基于多元函数主成分表示的识别学习

doi:10.6040/j.issn.1672-3961.0.2021.314

摘要/Abstract

摘要：

针对识别学习中的多维信息融合问题, 提出一种基于多元函数主成分表示识别方法。给出多元函数主成分的数值计算方法, 利用联合协方差算子计算特征值与特征向量, 提取关键区分特征。基于这些综合特征应用随机森林方法对多元函数型数据进行识别学习。在模拟数据和真实数据上比较多元函数主成分表示方法与其他几种表示方法的识别性能。试验结果表明, 在模拟数据集、英文手写体数据集和中文手写体数据集中, 准确率为1, 在运动数据集中, 准确率为0.954 4。相较于其他方法, 多元函数主成分分析这一特征抽取方法的识别效果更好, 有效地提高了识别准确率。

关键词: 函数型数据, 基函数, 多元函数主成分分析, 随机森林, 准确率

Abstract:

Aiming at the problem of multi-dimensional information fusion in recognition learning, a recognition method based on multivariate functional principal component representation was proposed. The numerical calculation method of multivariate functional principal components was given. The joint covariance operator was used to calculate eigenvalues and eigenvectors, and the key distinguishing features were extracted. Based on these comprehensive features, the random forest method was used to recognize and learn multivariate functional data. The recognition performance of multivariate functional principal component representation method was compared with other representation methods on simulated data and real data. The experimental results showed that the accuracy was equal to 1 in the simulation dataset, English handwritten dataset and Chinese handwritten dataset, and 0.954 4 in the motion dataset.

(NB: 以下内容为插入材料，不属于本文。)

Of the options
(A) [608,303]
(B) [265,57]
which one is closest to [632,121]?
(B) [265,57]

Compared with other methods, multivariate functional principal component analysis (MFPCA) had better recognition effect and improved the recognition accuracy effectively.

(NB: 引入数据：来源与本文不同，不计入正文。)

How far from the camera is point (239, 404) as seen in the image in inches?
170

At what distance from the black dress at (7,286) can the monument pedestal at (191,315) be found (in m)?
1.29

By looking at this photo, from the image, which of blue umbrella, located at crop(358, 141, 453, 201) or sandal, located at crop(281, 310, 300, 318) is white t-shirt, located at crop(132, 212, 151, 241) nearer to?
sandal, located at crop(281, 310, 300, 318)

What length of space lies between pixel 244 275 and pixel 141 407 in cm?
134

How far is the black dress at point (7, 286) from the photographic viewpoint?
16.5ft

Key words: functional data, basis function, MFPCA, random forest, accuracy

中图分类号:

TP391

孟银凤,李庆方. 基于多元函数主成分表示的识别学习[J]. 山东大学学报 (工学版), 2022, 52(3): 1-8.

Yinfeng MENG,Qingfang LI. Recognition learning based on multivariate functional principal component representation[J]. Journal of Shandong University(Engineering Science), 2022, 52(3): 1-8.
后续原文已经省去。